▽

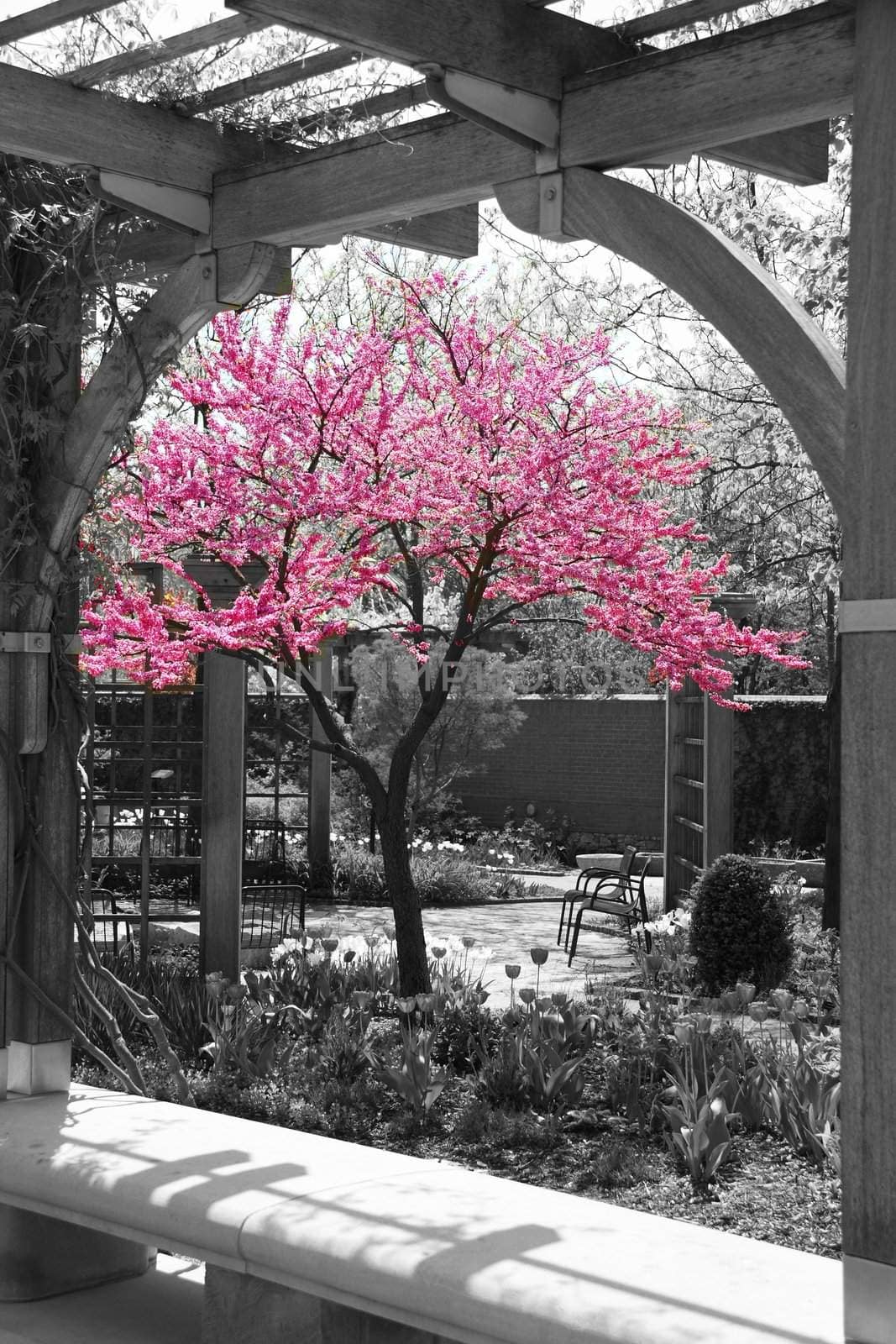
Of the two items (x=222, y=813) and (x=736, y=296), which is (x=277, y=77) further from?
(x=222, y=813)

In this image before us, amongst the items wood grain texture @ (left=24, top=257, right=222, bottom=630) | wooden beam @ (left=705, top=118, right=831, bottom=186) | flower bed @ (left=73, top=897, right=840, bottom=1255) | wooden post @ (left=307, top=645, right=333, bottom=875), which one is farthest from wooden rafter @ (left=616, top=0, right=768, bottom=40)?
wooden post @ (left=307, top=645, right=333, bottom=875)

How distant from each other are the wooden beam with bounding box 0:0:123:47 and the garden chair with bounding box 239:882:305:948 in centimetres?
458

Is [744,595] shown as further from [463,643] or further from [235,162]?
[235,162]

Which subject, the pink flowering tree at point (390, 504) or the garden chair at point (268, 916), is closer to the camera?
the pink flowering tree at point (390, 504)

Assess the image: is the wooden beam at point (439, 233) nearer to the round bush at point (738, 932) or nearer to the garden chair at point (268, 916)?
the garden chair at point (268, 916)

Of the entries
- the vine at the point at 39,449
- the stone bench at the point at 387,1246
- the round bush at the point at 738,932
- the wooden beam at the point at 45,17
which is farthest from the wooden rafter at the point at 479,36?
the round bush at the point at 738,932

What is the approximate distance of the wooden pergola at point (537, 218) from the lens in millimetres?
2258

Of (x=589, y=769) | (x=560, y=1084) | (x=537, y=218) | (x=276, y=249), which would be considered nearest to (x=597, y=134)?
(x=537, y=218)

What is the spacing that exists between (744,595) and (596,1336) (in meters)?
7.17

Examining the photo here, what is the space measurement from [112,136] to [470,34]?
1051mm

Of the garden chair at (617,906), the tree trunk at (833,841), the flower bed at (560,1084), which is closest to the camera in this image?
the flower bed at (560,1084)

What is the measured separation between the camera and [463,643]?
6.69 metres

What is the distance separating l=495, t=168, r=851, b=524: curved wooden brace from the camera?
2418 mm

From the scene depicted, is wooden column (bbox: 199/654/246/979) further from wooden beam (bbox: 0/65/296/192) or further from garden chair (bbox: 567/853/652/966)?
wooden beam (bbox: 0/65/296/192)
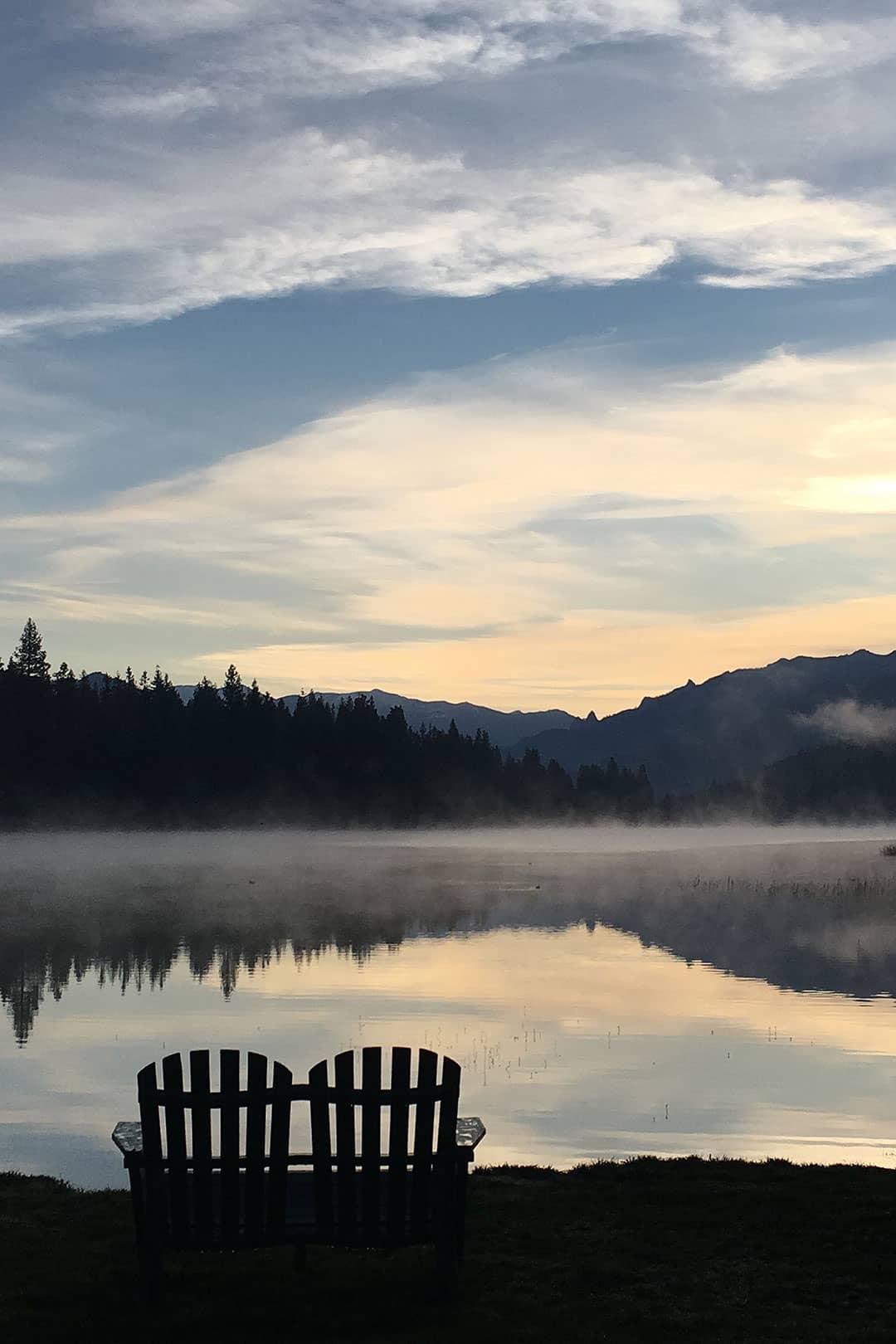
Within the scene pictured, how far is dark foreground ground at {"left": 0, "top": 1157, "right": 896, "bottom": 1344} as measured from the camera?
1112cm

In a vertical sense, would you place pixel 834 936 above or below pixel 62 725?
below

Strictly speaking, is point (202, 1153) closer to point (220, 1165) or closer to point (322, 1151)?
point (220, 1165)

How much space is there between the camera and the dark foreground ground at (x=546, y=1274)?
11.1 meters

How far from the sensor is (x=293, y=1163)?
12047 mm

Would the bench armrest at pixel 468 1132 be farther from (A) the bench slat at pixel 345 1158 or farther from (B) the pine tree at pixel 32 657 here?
(B) the pine tree at pixel 32 657

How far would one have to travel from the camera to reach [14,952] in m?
43.5

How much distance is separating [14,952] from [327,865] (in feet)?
196

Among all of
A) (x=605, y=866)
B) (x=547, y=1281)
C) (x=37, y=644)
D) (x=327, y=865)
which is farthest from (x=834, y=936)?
(x=37, y=644)

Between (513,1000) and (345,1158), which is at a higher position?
(345,1158)

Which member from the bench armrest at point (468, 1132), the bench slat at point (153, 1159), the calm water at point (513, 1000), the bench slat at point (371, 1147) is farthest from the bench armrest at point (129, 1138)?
the calm water at point (513, 1000)

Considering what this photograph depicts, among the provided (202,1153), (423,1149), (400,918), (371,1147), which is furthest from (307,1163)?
(400,918)

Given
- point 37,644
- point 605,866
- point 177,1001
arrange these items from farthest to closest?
1. point 37,644
2. point 605,866
3. point 177,1001

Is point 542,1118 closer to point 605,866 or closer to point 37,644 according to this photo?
point 605,866

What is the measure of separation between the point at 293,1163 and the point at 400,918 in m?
44.1
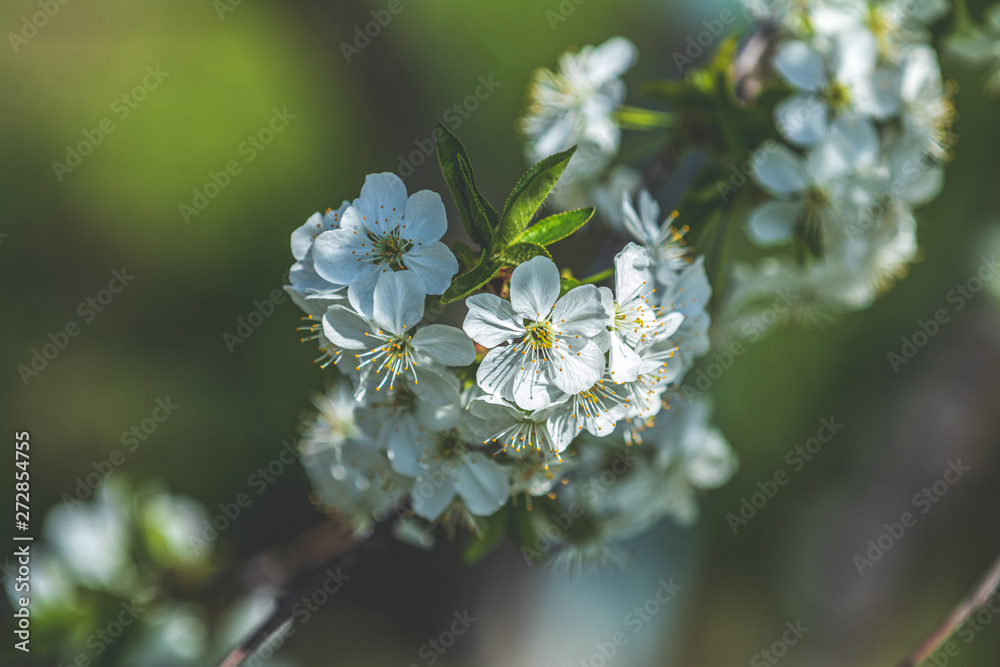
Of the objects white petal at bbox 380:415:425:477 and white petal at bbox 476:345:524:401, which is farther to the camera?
white petal at bbox 380:415:425:477

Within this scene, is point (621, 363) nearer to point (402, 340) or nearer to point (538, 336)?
point (538, 336)

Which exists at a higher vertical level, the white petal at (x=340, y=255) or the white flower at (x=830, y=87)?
the white petal at (x=340, y=255)

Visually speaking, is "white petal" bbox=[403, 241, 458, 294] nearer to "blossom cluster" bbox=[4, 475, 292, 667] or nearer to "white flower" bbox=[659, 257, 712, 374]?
"white flower" bbox=[659, 257, 712, 374]

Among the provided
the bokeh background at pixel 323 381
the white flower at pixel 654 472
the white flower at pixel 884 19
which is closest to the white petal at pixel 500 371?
the white flower at pixel 654 472

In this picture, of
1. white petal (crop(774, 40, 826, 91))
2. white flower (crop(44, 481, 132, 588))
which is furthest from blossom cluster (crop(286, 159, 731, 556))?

△

Goal: Every entry should be returned exactly as written, minus the pictures.

Written solution:
Of the two items (x=222, y=813) and (x=736, y=296), which is (x=277, y=77) further from?
(x=222, y=813)

In this image before us, amongst the items wood grain texture @ (left=24, top=257, right=222, bottom=630) | wooden beam @ (left=705, top=118, right=831, bottom=186) | flower bed @ (left=73, top=897, right=840, bottom=1255) | wooden post @ (left=307, top=645, right=333, bottom=875), which one is farthest from wooden rafter @ (left=616, top=0, right=768, bottom=40)?
wooden post @ (left=307, top=645, right=333, bottom=875)

How distant from each other are the wooden beam with bounding box 0:0:123:47 and the garden chair with bounding box 239:882:305:948 in centimetres?
458

Is [744,595] shown as further from [463,643] or further from [235,162]?
[235,162]

Which subject, the pink flowering tree at point (390, 504) or the garden chair at point (268, 916), is closer to the camera?
the pink flowering tree at point (390, 504)

Assess the image: is the wooden beam at point (439, 233) nearer to the round bush at point (738, 932) or nearer to the garden chair at point (268, 916)?
the garden chair at point (268, 916)

Of the entries
- the vine at the point at 39,449
- the stone bench at the point at 387,1246
- the round bush at the point at 738,932
- the wooden beam at the point at 45,17
which is farthest from the wooden rafter at the point at 479,36?
the round bush at the point at 738,932

What is the approximate distance of the wooden pergola at point (537, 218) from the lens in millimetres?
2258

Of (x=589, y=769) | (x=560, y=1084) | (x=537, y=218) | (x=276, y=249), which would be considered nearest to (x=597, y=134)?
(x=537, y=218)

What is the spacing that exists between (744,595) and (596,1336) (in meters)?
7.17

Examining the photo here, what is the space measurement from [112,136] to [470,34]?
1051mm

Of the garden chair at (617,906), the tree trunk at (833,841), the flower bed at (560,1084), which is closest to the camera in this image?
the flower bed at (560,1084)

What is the measured separation between the camera and [463,643]?
6.69 metres

What is the distance separating l=495, t=168, r=851, b=524: curved wooden brace from the camera?
2418 mm

From the scene depicted, is wooden column (bbox: 199/654/246/979) further from wooden beam (bbox: 0/65/296/192) or further from garden chair (bbox: 567/853/652/966)?
wooden beam (bbox: 0/65/296/192)
Within the scene pictured, how far is dark foreground ground at {"left": 0, "top": 1157, "right": 896, "bottom": 1344} as measured from the camera?
1112cm

In a vertical sense, would you place pixel 834 936 above or below pixel 62 725?
below

Strictly speaking, is point (202, 1153) closer to point (220, 1165) or closer to point (322, 1151)?
point (220, 1165)

How much space is there between the camera and the dark foreground ground at (x=546, y=1274)?
11.1 meters

How far from the sensor is (x=293, y=1163)?
12047 mm

Would the bench armrest at pixel 468 1132 be farther from (A) the bench slat at pixel 345 1158 or farther from (B) the pine tree at pixel 32 657 here?
(B) the pine tree at pixel 32 657

How far would one have to travel from the camera to reach [14,952] in m?
43.5

How much distance is separating [14,952] from [327,865] (in feet)?
196

Among all of
A) (x=605, y=866)
B) (x=547, y=1281)
C) (x=37, y=644)
D) (x=327, y=865)
which is farthest from (x=834, y=936)?
(x=37, y=644)

Between (513,1000) and (345,1158), which is at a higher position?
(345,1158)

Which member from the bench armrest at point (468, 1132), the bench slat at point (153, 1159), the calm water at point (513, 1000), the bench slat at point (371, 1147) is farthest from the bench armrest at point (129, 1138)?
the calm water at point (513, 1000)

Considering what this photograph depicts, among the provided (202,1153), (423,1149), (400,918), (371,1147), which is furthest from (307,1163)?
(400,918)

Given
- point 37,644
- point 605,866
- point 177,1001
arrange these items from farthest to closest?
1. point 37,644
2. point 605,866
3. point 177,1001

Is point 542,1118 closer to point 605,866 or closer to point 37,644 according to this photo?
point 605,866

What is the measure of separation between the point at 293,1163 and the point at 400,918 in m?
44.1
Of the objects white petal at bbox 380:415:425:477 and white petal at bbox 476:345:524:401, which is farther to the camera?
white petal at bbox 380:415:425:477

Within this scene, is point (621, 363) nearer to point (402, 340) or nearer to point (538, 336)?
point (538, 336)

Which exists at a higher vertical level, the white petal at (x=340, y=255) or the white flower at (x=830, y=87)?
the white petal at (x=340, y=255)

Visually speaking, is "white petal" bbox=[403, 241, 458, 294] nearer to "blossom cluster" bbox=[4, 475, 292, 667] or nearer to "white flower" bbox=[659, 257, 712, 374]?
"white flower" bbox=[659, 257, 712, 374]

Among the provided
the bokeh background at pixel 323 381
the white flower at pixel 654 472
the white flower at pixel 884 19
which is closest to the white petal at pixel 500 371?
the white flower at pixel 654 472

In this picture, of
1. white petal (crop(774, 40, 826, 91))
2. white flower (crop(44, 481, 132, 588))
which is furthest from blossom cluster (crop(286, 159, 731, 556))?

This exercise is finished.